WORK ORDER
No pictures go into the output, which should consist only of the lines from the first line of the data through the line with "stain = Field's or Giemsa", copied exactly.

INPUT
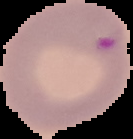

malaria_status: parasitized
image_type: segmented cell region with the area outside set to black
image_size: 133×139 pixels
preparation: thin blood smear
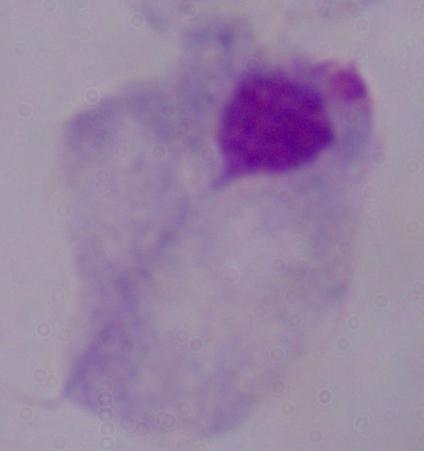

magnification = 1000x
modality = micrograph
identification = trichomonad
Identify the parasite.
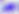

This is Toxoplasma gondii.

{
  "modality": "micrograph",
  "magnification": "400x"
}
State which parasite is depicted.
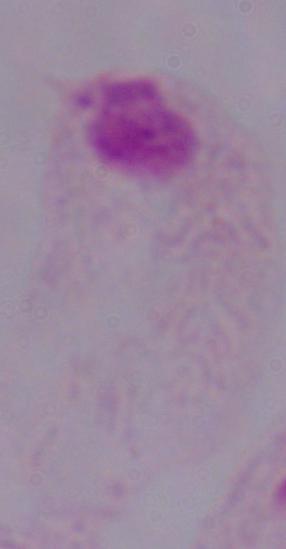
A trichomonad.

{
  "magnification": "1000x",
  "modality": "photomicrograph"
}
Classify this cell by malaria status.
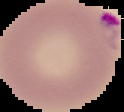

Parasitized.

image size = 124×112 pixels
preparation = thin blood film
image type = cell region segmented out of the field of view; surrounding area masked to black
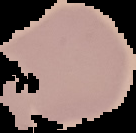
Summary:
  - Image type: segmented cell region with the area outside set to black
  - Image size: 136×133 pixels
  - Result: no malaria parasites detected
  - Preparation: thin blood smear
Report the malaria status.
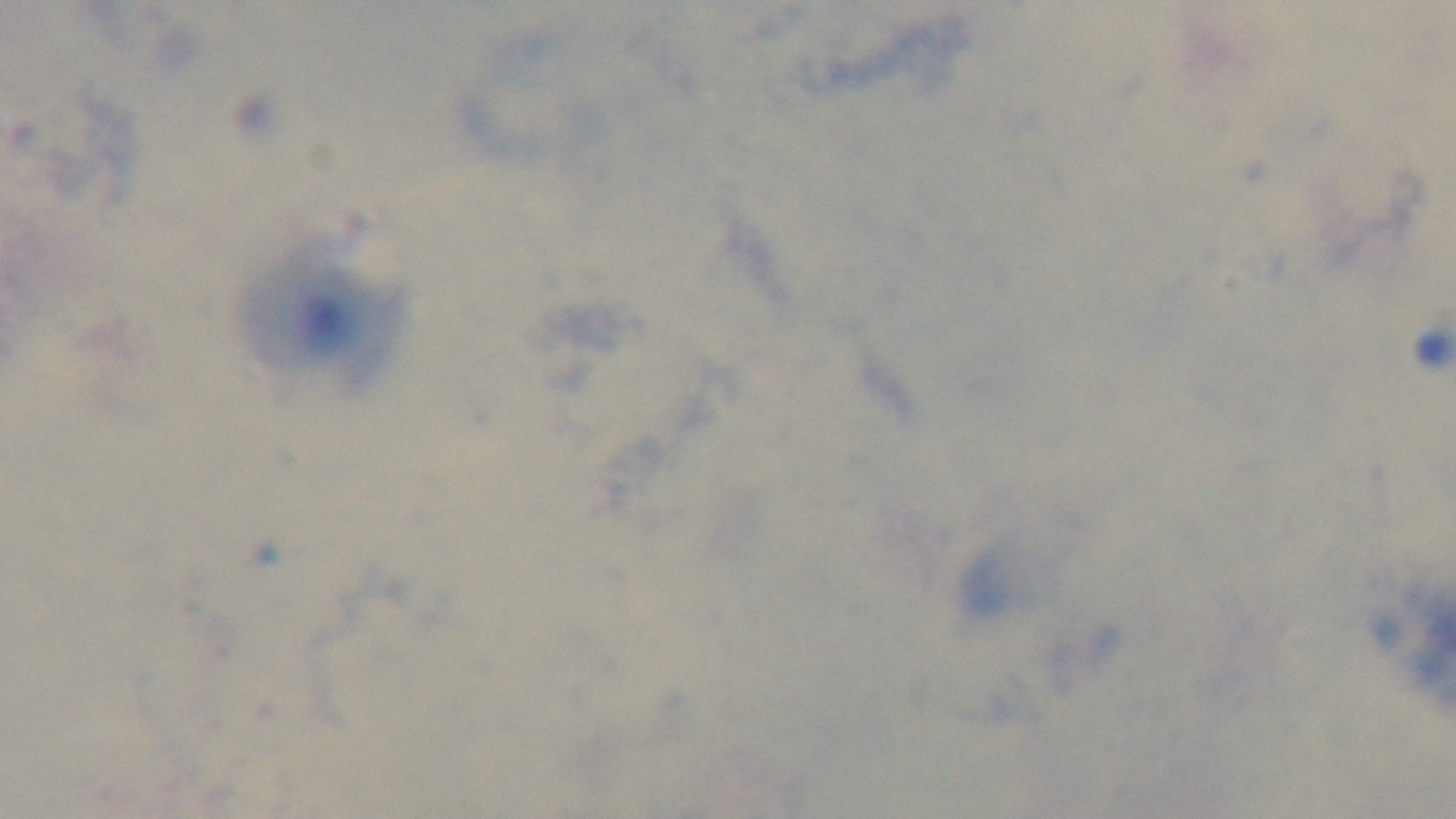
Uninfected.

{
  "capture": "mounted 4K digital camera",
  "modality": "light microscopy",
  "preparation": "thick smear",
  "stain": "Giemsa",
  "field_of_view": "one from the slide",
  "objective": "100x oil immersion"
}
Assess this cell for malaria.
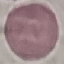
It is uninfected.

Summary:
  - Capture: smartphone through the microscope eyepiece
  - Image type: automatically extracted cell patch, resized to 64 × 64 pixels
  - Preparation: thin blood film
  - Stain: Giemsa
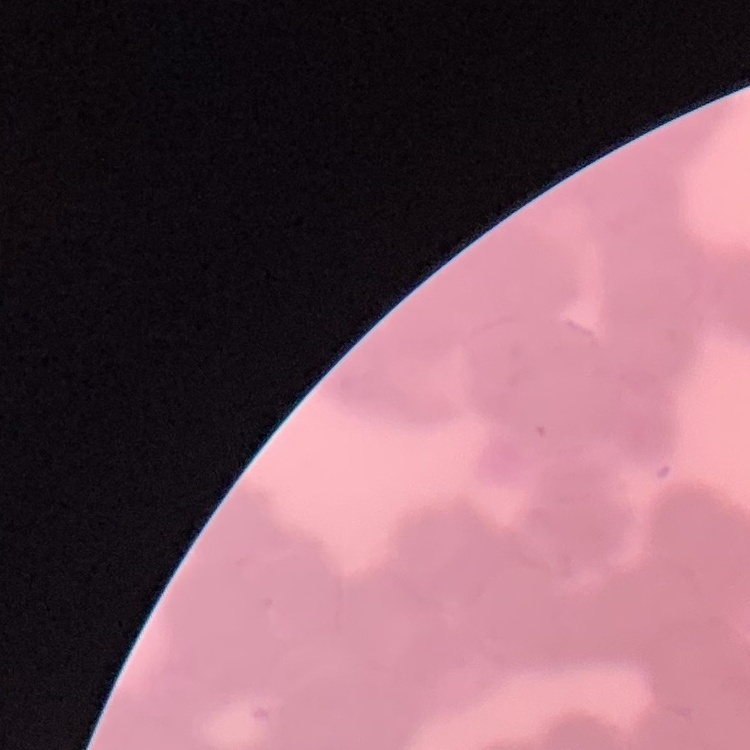

red blood cell morphology = rouleaux formation
stain = Field's or Giemsa
image type = square crop of a larger photomicrograph
preparation = thin peripheral smear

RESPONSE FOR THIS EXERCISE
malaria_status: parasitized
image_type: segmented cell region with the area outside set to black
image_size: 133×139 pixels
preparation: thin blood smear

magnification = 1000x
modality = micrograph
identification = trichomonad
Identify the parasite.

This is Toxoplasma gondii.

{
  "modality": "micrograph",
  "magnification": "400x"
}
State which parasite is depicted.
A trichomonad.

{
  "magnification": "1000x",
  "modality": "photomicrograph"
}
Classify this cell by malaria status.

Parasitized.

image size = 124×112 pixels
preparation = thin blood film
image type = cell region segmented out of the field of view; surrounding area masked to black
Summary:
  - Image type: segmented cell region with the area outside set to black
  - Image size: 136×133 pixels
  - Result: no malaria parasites detected
  - Preparation: thin blood smear
Report the malaria status.
Uninfected.

{
  "capture": "mounted 4K digital camera",
  "modality": "light microscopy",
  "preparation": "thick smear",
  "stain": "Giemsa",
  "field_of_view": "one from the slide",
  "objective": "100x oil immersion"
}
Assess this cell for malaria.
It is uninfected.

Summary:
  - Capture: smartphone through the microscope eyepiece
  - Image type: automatically extracted cell patch, resized to 64 × 64 pixels
  - Preparation: thin blood film
  - Stain: Giemsa

red blood cell morphology = rouleaux formation
stain = Field's or Giemsa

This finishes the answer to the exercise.